Knopper: Making the overall process work more efficiently by creating a true end-to-end solution. There are a lot of moving parts and moving pieces in this industry in planning and buying and executing and analyzing and billing an online campaign. When you start to think about all of the things that go into that process -- site research, audience research, true media planning where you're comparing the efficiency of one site vs. the efficiency of another site -- the actual process of buying, executing the campaign and delivering it, analyzing and optimizing it, and then ultimately managing the billing and the invoicing for it, it's incredibly complex, and then you can add in customized optimization solutions, customized CRM solutions, things like that, it's incredibly difficult to do.
I'm spending a lot of time on coming up with one end-to-end tool set that will give marketers the basics to do all of those things and will allow them links to things that are either proprietary or very specialized that other companies would offer. So for example, our MediaVisor tool, which is our workflow tool, enables marketers to link to our partner, Net Ratings, for research. Our DART for Advertisers, or DFA, tool will link to some of our other partners like Dynamic Logic so marketers can do brand impact studies using our ad server.

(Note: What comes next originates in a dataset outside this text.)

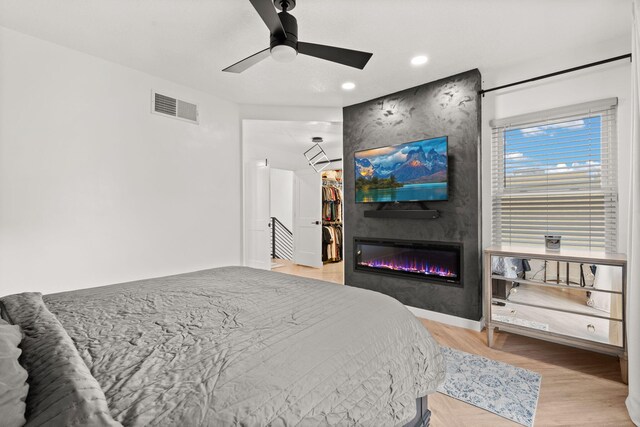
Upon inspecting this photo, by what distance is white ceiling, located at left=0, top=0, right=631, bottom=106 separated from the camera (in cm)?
199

And then you might have read recently that we just announced SiteAdvance, which is a site analytics tool and probably one of the most powerful tools out there to really understand what's happening on your site from a marketer perspective. And that will link with DFA and with DART Mail.
It's all about execution now. We all have these pieces. I was just talking with a publisher client today and he said, "I work with 40 different vendors, it's difficult for me to execute with all these pieces." So we're trying to supply the platform that allows a marketer to have one tool set that works with any vendor.